── Record excerpts

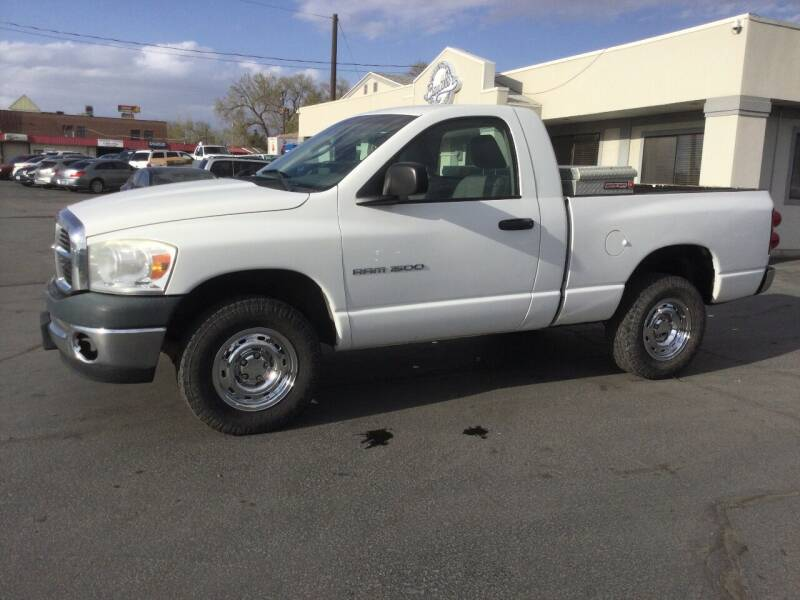 2007 Dodge Ram Pickup 1500 for sale at Beutler Auto Sales in Clearfield UT
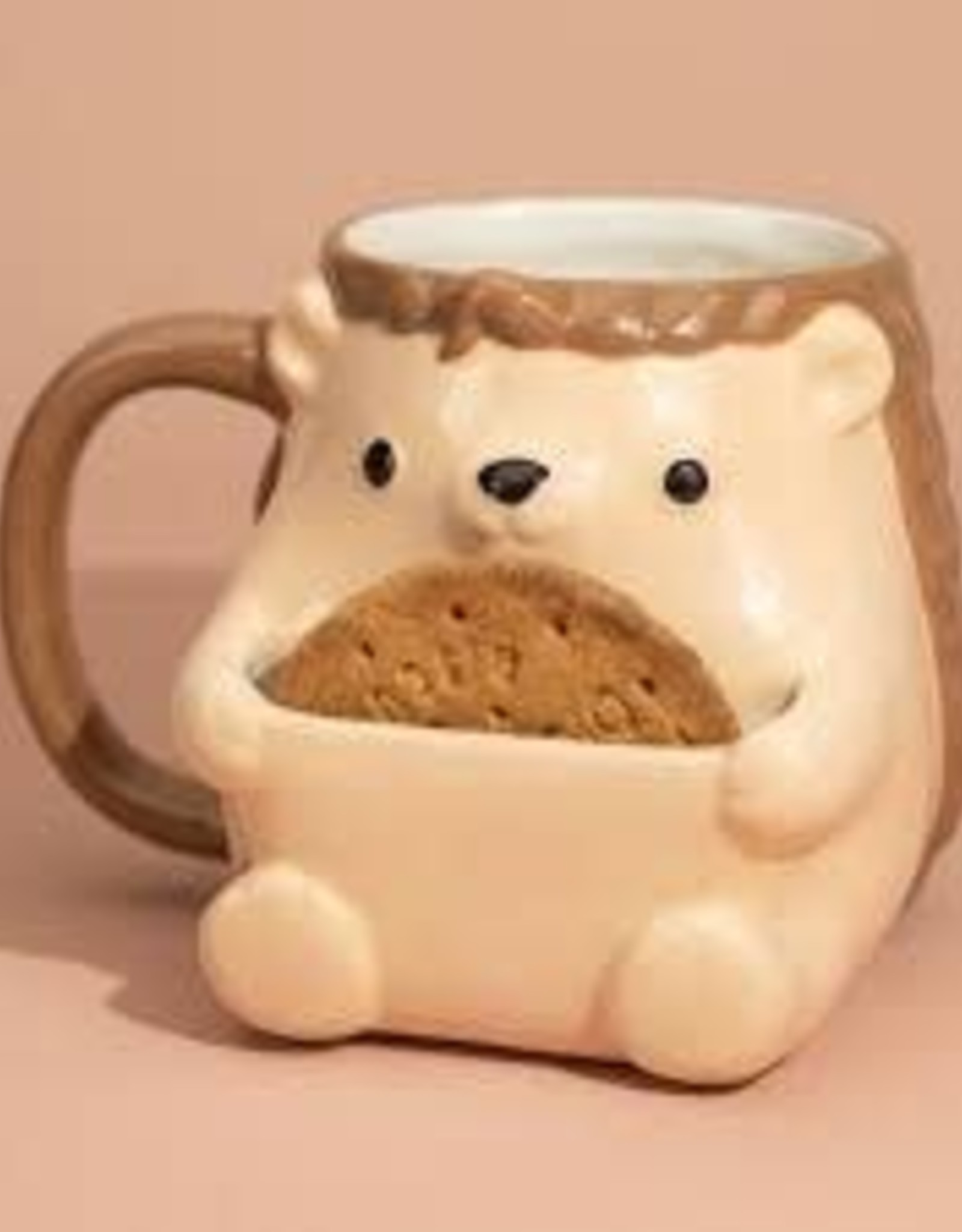 Paladone Hedge Hug Mug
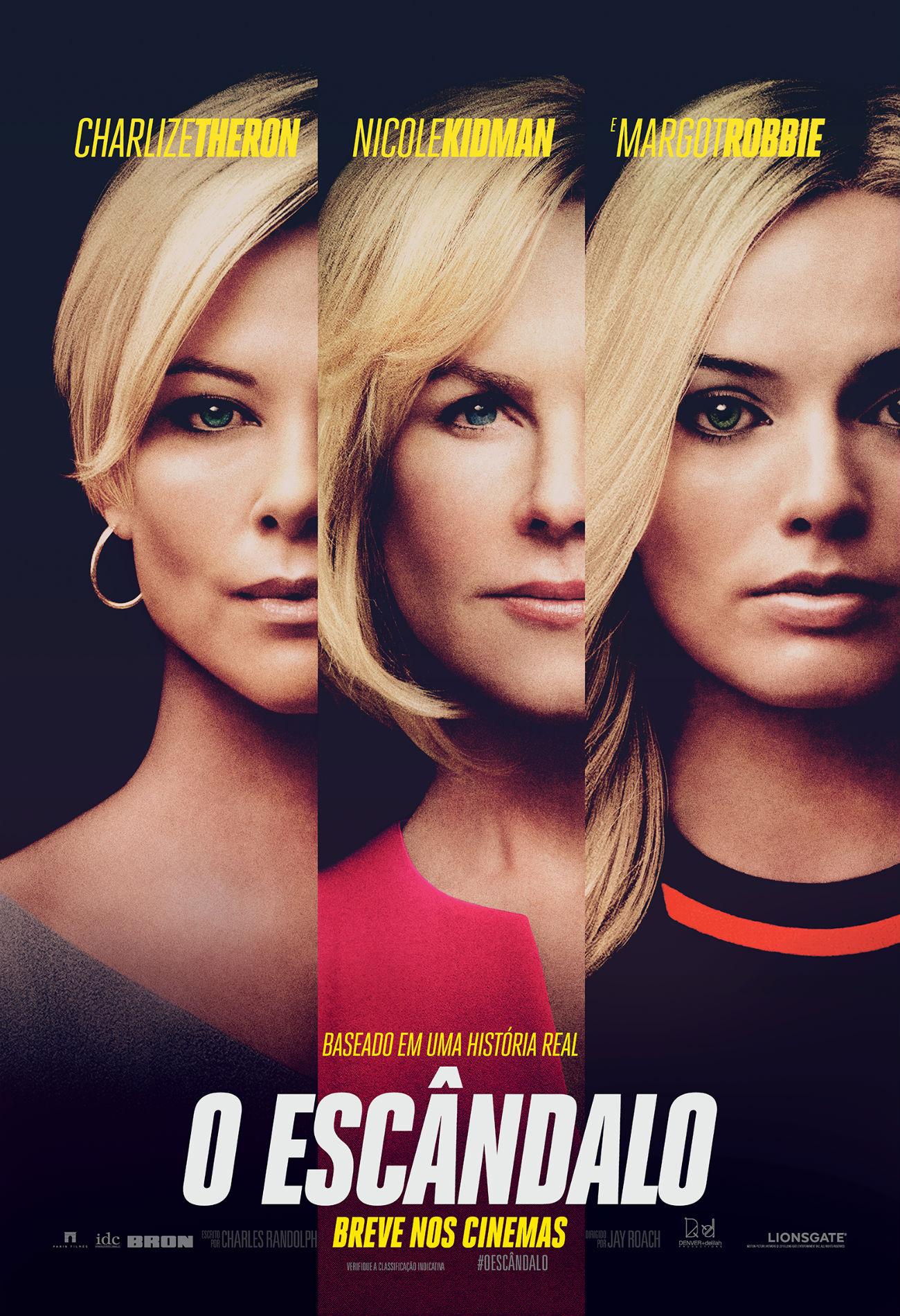 O Escândalo - Filme 2019 - AdoroCinema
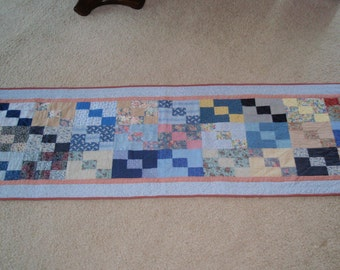 "Quilted Bed Runner king queen size 26 x 98"" shades of blue design"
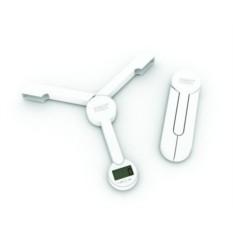 Белые складные кухонные весы Triscale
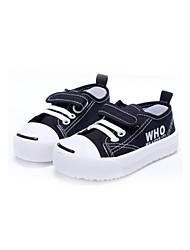 cheap -Boys' / Girls' Comfort Canvas Sneakers Toddler(9m-4ys) / Little Kids(4-7ys) Bowknot Black / Gray / Khaki Spring &  Fall / Winter / Spring & Summer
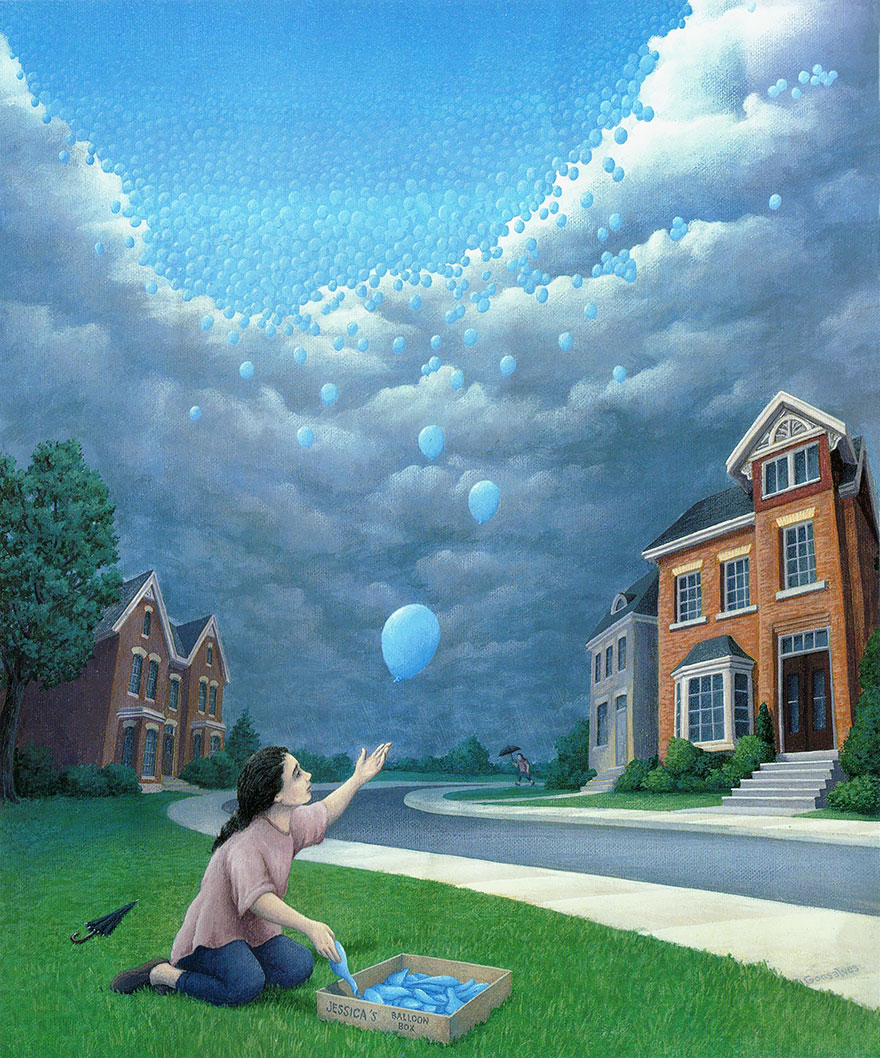 magic realism paintings by rob gonsalves 16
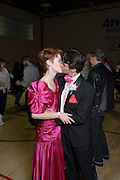 The Shermer High School 1986 Spring Dance that's part of the Ferris Fest at the Athletico Center on, Friday, March 20, 2016, in Northbrook. (Photo by Rob Hart)
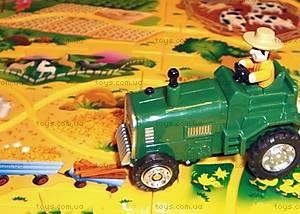 Игровой набор Puzzle Pilot «Трактор», 100591, купить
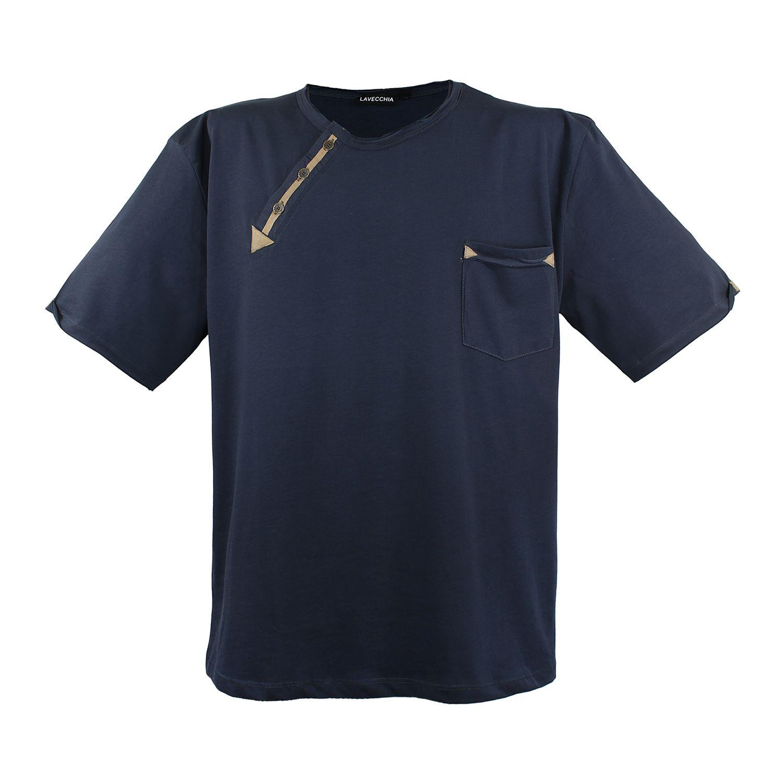 Detailbild zu Anthrazitfarbenes T-Shirt von Lavecchia in Übergrößen bis 8XL
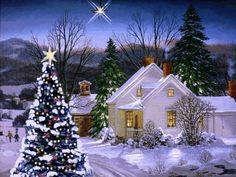 animatede gif christmas scenes   Animated Christmas Cards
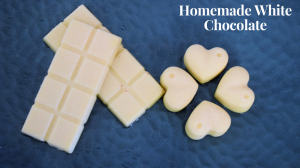 Homemade White Chocolate recipe on Food Connection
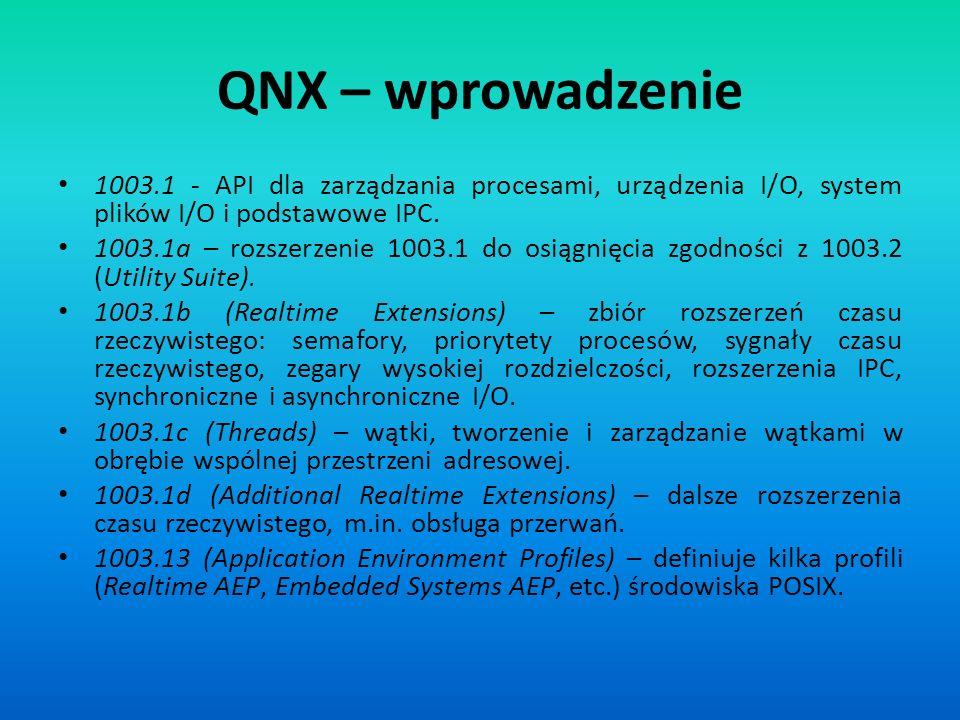 QNX – wprowadzenie 1003.1 - API dla zarządzania procesami, urządzenia I/O, system plików I/O i podstawowe IPC.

────

◆ Problem description ◆
Copy all the records word for word and keep the pictures out.

◆ Expected answer ◆
 2007 Dodge Ram Pickup 1500 for sale at Beutler Auto Sales in Clearfield UT
 Paladone Hedge Hug Mug
 O Escândalo - Filme 2019 - AdoroCinema
 "Quilted Bed Runner king queen size 26 x 98"" shades of blue design"
 Белые складные кухонные весы Triscale
 cheap -Boys' / Girls' Comfort Canvas Sneakers Toddler(9m-4ys) / Little Kids(4-7ys) Bowknot Black / Gray / Khaki Spring &  Fall / Winter / Spring & Summer
 magic realism paintings by rob gonsalves 16
 The Shermer High School 1986 Spring Dance that's part of the Ferris Fest at the Athletico Center on, Friday, March 20, 2016, in Northbrook. (Photo by Rob Hart)
 Игровой набор Puzzle Pilot «Трактор», 100591, купить
 Detailbild zu Anthrazitfarbenes T-Shirt von Lavecchia in Übergrößen bis 8XL
 animatede gif christmas scenes   Animated Christmas Cards
 Homemade White Chocolate recipe on Food Connection
 QNX – wprowadzenie 1003.1 - API dla zarządzania procesami, urządzenia I/O, system plików I/O i podstawowe IPC.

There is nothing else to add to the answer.